– Я говорю о психологическом, ментальном увечье, – возразил Лев. – Человек видит какое-то страшное событие и чувствует себя беспомощным из-за невозможности устранить опасность. А дальше эта тревожность приобретает разные формы в зависимости от склада характера. Один спивается, другой избегает общения, третий придумывает себе новый, иллюзорный мир…
– В том числе такой, где каждый месяц начинается с мёртвой девушки?
– Почему бы и нет?
Вишневский, сам того не подозревая, сейчас метко бил по Митиным болевым точкам. В том, что значит испытывать беспомощность и тревожность, сыщик разбирался прекрасно. Но коллегам об этом знать не нужно. Знал только Глеб. И хранил секрет вот уже три года.
– Вот что, Лев. – Дмитрий решил поддержать сотрудника. – Мне нравится твоя идея. Ты в документах любишь копаться, вот и поищи в прошлом травматические эпизоды. Прямо с детства.
– У Язвицкого?
– У него, а также у Самокрасова, Франка и его жены. И если время будет, проверь заодно Ганемана и Попышева. Но последних не к спеху.
Тьма, нечаянно разбуженная Вишневским, лениво шевельнулась в груди. Как некстати. Кажется, пора поговорить с Глебом.
Глава 4,
в которой открываются новые горизонты познания
Шестой, июньской, жертвой Визионер, снова не хитря, выбрал одноимённую Алёну Елагину, пепиньерку[41]
Воспитательного дома. Восемнадцать лет, будущая наставница для младших сирот.Нашли её на берегу пруда в Нескучном саду ранние собачники. Дмитрий воскресил в памяти то утро, с которого прошло уже две недели. «Картина», при всей её чудовищности, казалась такой нежной и умиротворяющей. Восходящее солнце играло на рыжих локонах, и Митя вспомнил, как вздрогнул от вида этой пламенеющей копны волос. Вздрогнул, хотя знал, что хорошо знакомая ему рыжая лежит в больнице и находиться в саду не может.
– Полный отчёт по «Алёнушке». – Глеб Шталь пододвинул к Мите тонкую папку. – Чай будешь?
– Буду. И покрепче. Что-то новое есть? Или как всегда?
Глеб махнул ближайшей медсестре, и та немедленно принесла две дымящиеся кружки.
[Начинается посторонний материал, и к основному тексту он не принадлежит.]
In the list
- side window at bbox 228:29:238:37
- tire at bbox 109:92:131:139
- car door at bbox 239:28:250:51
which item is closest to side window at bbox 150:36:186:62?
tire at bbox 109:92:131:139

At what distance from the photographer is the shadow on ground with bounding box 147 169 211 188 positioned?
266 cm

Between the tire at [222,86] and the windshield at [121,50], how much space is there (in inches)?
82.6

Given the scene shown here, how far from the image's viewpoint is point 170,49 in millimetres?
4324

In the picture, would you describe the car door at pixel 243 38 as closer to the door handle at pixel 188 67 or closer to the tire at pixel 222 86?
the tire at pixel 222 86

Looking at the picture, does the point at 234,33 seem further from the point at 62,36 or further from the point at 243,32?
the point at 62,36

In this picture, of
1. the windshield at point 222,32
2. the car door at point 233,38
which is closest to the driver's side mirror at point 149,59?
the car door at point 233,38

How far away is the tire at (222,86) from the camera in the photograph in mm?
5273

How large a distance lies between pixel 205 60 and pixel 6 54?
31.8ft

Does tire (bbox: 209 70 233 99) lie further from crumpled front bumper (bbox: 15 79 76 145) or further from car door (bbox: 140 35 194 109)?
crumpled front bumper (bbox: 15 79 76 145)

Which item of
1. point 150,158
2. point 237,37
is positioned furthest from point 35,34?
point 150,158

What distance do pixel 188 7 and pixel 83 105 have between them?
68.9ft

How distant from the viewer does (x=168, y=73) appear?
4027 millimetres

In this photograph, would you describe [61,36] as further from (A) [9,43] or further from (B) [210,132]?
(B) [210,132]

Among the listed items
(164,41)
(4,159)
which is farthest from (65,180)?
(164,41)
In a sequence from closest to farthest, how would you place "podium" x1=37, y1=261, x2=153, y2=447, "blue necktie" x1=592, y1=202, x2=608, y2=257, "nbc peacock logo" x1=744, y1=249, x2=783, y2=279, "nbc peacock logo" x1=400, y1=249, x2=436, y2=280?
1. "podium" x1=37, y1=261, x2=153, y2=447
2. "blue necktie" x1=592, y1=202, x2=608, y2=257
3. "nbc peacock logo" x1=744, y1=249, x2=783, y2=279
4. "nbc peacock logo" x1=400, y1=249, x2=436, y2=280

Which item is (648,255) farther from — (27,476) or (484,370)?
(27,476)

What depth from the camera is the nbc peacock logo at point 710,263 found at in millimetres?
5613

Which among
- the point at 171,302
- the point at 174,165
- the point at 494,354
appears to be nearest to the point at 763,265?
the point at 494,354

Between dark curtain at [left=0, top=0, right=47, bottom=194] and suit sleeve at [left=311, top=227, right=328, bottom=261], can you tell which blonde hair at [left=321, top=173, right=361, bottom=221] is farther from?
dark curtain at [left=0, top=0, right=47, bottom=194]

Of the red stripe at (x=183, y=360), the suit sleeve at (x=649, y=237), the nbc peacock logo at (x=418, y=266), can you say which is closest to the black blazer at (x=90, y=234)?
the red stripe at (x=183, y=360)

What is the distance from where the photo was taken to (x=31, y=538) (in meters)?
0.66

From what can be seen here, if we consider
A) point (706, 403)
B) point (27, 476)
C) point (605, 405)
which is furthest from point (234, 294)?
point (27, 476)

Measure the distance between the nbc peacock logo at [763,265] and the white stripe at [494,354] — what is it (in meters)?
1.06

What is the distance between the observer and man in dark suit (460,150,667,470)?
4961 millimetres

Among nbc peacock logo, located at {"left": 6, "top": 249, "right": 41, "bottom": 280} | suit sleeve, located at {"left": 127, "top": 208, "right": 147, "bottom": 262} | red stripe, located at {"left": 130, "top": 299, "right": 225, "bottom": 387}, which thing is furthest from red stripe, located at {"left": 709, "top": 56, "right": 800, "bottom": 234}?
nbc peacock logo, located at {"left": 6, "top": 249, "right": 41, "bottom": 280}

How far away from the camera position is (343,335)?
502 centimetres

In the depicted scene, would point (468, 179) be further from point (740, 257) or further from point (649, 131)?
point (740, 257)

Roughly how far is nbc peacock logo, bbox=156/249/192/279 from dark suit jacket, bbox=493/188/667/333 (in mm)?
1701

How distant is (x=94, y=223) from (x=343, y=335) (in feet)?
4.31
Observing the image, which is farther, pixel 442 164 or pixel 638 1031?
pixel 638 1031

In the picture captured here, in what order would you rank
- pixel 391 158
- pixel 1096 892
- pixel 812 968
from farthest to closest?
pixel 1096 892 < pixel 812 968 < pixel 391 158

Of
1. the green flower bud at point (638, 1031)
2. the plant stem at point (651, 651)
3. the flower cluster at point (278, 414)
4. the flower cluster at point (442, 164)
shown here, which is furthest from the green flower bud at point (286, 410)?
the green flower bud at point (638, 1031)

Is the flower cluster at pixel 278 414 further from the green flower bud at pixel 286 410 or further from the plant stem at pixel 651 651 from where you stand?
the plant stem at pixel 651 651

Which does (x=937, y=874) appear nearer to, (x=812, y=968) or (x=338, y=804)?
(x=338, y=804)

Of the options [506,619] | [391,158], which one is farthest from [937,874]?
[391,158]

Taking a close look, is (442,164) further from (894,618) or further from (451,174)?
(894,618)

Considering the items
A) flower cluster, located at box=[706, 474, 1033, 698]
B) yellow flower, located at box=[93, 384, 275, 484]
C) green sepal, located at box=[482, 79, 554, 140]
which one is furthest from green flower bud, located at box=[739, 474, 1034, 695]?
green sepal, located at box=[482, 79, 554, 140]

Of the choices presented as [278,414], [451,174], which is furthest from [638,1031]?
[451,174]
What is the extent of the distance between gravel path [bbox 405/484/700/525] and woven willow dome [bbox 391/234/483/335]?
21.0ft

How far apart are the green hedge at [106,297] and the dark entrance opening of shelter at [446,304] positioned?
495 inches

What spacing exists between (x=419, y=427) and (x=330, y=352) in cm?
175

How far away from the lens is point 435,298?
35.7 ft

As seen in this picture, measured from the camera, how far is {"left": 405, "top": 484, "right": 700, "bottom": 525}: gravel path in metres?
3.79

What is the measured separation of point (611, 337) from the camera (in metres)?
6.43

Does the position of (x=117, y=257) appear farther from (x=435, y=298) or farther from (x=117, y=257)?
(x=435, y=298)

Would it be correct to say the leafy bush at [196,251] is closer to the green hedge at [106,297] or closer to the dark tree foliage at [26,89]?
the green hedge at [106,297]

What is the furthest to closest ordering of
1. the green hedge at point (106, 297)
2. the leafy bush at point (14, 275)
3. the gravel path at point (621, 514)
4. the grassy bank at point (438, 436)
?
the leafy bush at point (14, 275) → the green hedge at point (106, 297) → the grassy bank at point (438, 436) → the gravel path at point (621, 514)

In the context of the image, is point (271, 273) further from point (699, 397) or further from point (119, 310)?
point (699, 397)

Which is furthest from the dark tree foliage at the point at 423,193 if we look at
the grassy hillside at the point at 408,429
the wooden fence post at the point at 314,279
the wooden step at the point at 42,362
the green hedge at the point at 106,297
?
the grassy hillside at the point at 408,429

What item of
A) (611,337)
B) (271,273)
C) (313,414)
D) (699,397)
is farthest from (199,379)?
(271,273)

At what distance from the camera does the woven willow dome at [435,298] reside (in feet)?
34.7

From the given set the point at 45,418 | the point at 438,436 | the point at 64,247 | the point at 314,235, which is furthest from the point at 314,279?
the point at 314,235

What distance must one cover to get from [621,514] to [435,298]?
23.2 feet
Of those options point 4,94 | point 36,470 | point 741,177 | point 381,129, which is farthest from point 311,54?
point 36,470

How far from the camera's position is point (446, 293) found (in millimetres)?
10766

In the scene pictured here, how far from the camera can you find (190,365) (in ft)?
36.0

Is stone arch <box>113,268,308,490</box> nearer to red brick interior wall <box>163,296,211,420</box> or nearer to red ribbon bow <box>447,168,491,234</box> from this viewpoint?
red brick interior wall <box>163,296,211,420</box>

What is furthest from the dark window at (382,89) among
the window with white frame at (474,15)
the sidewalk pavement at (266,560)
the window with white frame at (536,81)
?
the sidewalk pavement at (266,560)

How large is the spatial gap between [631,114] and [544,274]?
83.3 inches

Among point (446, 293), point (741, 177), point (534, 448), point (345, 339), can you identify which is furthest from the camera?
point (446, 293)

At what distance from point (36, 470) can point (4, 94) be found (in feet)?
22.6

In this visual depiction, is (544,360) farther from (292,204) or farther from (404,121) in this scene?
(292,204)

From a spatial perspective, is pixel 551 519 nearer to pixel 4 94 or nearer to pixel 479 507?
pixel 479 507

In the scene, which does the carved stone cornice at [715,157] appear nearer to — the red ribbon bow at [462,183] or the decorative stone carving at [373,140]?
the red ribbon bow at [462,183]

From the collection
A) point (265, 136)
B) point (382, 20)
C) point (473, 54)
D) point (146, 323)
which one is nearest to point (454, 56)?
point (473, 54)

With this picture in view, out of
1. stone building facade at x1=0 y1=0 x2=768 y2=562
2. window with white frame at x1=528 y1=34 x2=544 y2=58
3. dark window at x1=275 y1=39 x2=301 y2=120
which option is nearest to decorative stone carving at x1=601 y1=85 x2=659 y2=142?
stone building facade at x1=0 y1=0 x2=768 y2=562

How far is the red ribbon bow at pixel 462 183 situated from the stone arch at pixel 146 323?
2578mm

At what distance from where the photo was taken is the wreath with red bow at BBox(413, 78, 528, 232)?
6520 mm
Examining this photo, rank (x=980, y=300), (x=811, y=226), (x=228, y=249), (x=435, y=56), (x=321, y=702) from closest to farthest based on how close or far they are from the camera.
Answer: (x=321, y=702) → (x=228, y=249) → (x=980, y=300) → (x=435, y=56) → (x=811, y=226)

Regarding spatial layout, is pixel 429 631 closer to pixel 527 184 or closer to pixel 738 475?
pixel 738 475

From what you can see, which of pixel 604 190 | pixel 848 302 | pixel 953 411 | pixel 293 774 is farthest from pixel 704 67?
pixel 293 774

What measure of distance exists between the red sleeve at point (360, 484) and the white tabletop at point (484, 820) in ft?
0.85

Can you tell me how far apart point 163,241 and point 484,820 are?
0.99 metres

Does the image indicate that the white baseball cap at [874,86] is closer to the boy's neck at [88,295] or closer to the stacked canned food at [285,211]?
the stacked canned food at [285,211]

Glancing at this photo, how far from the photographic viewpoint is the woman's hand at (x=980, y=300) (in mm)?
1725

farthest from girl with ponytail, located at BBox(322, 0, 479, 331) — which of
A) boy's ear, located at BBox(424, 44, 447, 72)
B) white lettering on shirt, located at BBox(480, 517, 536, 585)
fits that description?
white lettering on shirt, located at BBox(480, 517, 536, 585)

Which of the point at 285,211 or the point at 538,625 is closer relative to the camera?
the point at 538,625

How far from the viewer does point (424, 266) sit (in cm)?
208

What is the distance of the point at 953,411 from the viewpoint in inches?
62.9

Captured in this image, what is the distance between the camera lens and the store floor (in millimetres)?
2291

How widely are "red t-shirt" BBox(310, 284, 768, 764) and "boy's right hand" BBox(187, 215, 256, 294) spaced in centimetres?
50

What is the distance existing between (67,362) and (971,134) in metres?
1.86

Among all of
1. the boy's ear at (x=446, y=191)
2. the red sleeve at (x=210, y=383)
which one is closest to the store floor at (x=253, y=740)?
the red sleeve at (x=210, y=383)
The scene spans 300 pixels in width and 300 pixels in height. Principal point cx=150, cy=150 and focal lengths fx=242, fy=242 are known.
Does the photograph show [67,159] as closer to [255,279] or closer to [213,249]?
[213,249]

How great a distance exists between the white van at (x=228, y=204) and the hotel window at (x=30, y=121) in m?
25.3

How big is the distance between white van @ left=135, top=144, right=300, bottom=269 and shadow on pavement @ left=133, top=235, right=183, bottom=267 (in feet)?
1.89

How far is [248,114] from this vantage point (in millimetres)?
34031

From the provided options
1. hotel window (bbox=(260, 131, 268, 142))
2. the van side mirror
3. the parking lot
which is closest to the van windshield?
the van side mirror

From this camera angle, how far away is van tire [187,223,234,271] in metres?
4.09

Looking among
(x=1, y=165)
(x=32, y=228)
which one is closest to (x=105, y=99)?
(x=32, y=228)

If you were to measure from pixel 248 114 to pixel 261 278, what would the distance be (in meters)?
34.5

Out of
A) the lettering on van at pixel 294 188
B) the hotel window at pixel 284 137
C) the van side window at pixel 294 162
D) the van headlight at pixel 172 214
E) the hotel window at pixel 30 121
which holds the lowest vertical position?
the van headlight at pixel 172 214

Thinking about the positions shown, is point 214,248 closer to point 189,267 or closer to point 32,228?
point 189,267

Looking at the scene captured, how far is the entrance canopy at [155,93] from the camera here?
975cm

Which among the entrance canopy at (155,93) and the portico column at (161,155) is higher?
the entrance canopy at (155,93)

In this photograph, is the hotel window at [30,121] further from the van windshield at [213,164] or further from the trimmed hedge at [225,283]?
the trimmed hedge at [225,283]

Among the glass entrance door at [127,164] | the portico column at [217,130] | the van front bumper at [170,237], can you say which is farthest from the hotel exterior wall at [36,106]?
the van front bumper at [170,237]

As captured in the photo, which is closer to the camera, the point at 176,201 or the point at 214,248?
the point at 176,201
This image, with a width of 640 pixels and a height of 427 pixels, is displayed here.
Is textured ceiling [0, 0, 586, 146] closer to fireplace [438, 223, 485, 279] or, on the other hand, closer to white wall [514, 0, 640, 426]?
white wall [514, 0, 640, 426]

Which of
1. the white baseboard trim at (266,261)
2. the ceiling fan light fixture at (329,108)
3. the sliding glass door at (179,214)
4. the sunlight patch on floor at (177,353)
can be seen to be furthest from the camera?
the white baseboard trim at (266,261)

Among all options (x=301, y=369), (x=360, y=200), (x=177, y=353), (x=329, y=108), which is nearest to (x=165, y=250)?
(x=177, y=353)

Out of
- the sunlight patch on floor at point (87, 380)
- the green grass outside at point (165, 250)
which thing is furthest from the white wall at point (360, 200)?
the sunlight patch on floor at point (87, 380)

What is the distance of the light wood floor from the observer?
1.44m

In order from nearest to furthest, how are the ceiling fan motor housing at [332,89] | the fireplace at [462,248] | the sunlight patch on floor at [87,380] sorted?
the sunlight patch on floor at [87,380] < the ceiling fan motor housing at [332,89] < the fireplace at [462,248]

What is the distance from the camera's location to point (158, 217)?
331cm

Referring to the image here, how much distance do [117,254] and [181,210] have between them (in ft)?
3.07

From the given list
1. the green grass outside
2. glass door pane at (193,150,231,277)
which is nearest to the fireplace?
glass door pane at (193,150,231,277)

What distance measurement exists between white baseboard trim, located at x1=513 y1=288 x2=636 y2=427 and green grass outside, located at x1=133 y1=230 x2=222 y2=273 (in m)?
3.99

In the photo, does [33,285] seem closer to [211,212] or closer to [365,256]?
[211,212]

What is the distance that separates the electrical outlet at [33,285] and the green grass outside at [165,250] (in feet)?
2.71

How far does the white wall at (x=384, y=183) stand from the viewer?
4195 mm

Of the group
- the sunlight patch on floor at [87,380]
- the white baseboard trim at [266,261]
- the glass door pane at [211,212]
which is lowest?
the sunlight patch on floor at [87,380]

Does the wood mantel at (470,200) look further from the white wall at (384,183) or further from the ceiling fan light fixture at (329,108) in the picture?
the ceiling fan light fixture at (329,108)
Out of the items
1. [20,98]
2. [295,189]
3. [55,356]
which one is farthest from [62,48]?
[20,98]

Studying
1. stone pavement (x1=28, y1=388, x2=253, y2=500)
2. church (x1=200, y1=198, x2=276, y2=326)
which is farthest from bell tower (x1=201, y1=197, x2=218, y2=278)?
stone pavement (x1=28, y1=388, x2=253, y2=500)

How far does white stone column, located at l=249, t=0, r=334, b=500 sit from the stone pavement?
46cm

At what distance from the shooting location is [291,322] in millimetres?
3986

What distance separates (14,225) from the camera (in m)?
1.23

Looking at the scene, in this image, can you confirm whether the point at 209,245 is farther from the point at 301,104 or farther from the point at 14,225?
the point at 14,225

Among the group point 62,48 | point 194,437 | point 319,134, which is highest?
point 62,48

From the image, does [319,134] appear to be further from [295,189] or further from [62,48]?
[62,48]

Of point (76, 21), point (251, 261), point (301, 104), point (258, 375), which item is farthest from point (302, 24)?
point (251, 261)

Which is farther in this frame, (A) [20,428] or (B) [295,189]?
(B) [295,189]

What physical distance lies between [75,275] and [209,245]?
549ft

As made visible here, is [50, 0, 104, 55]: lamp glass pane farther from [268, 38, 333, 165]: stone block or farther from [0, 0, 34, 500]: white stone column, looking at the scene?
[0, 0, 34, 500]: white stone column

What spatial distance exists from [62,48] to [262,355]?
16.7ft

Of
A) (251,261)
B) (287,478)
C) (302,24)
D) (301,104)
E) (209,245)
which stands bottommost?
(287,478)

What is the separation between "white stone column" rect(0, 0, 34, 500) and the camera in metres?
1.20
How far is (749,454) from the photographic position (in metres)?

– Спасибо, милая, – улыбнулся доктор. – Паршивец, увы, выказывает редкое постоянство. Смертельная инъекция, как и у предыдущих девушек. Знаешь, мне даже начинает нравиться его подход. Эти деревянные «костыли», такое бережное отношение. Другой бы на его месте, не думая, забил бы гвозди прямо в тело. Оно ж мёртвое уже, какая разница. А этот старается не повредить, оберегает, что ли.
– Они что-то значат для него.
– Возможно. Но тут, скорее, задача для психиатра, а не для прозектора.
– Из тебя бы тоже вышел неплохой специалист по психиатрии.
– Нет уж, благодарю. Я своих пациентов, знаешь, почему люблю? Они ни на что не жалуются. Как представлю, что каждый день придётся выслушивать бесконечное нытьё про измены и бездарное начальство, дурно становится. Нет уж. Мёртвый больной – лучший больной.
– Моё нытьё ты терпишь.
– А куда я денусь? Приходится. Но скажу в сотый раз, хоть ты и не послушаешь: обратись к специалисту. Это не страшнее, чем рассказать другу.
– Нет. Не хочу, чтобы кто-то ещё знал.
– Оно тебя сожрёт, Митя. Так ментальные проблемы не решаются. Нельзя отрицать свои страхи и делать вид, что их нет. В последнее время приступы были?
Сыщик молчал, сосредоточенно размешивая сахар в кружке тщательными, размеренными движениями.
– Значит, были, – истолковал тишину проницательный Глеб.
– Два месяца назад, в апреле. Я просто не ожидал днём, не взял фонарик.
– А спички?
– Стазис. Кто в наше время его использует дома? Всё так быстро произошло, ещё и при барышне. Я думал, умру на месте со стыда.
– А барышня, случайно, не Софья?
– Да. И от этого ещё хуже. Я с места не мог двинуться.
– И как выкрутился?
– Она, видимо, тоже испугалась темноты, взяла меня под руку, и немного легче стало. Ответственность, что ли, во мне включилась оттого, что слабая девушка рядом.
– Какая умница всё-таки, – восхитился Глеб. – Она ещё находчивее, чем я думал. А ты идиот.
– Спасибо, утешил. Давай сменим тему, а? Тут Лев про Визионера интересную мысль подкинул, из области психологии. Мол, согласно учению доктора Фройда, искать мотив искажённого поведения преступника надо в детстве.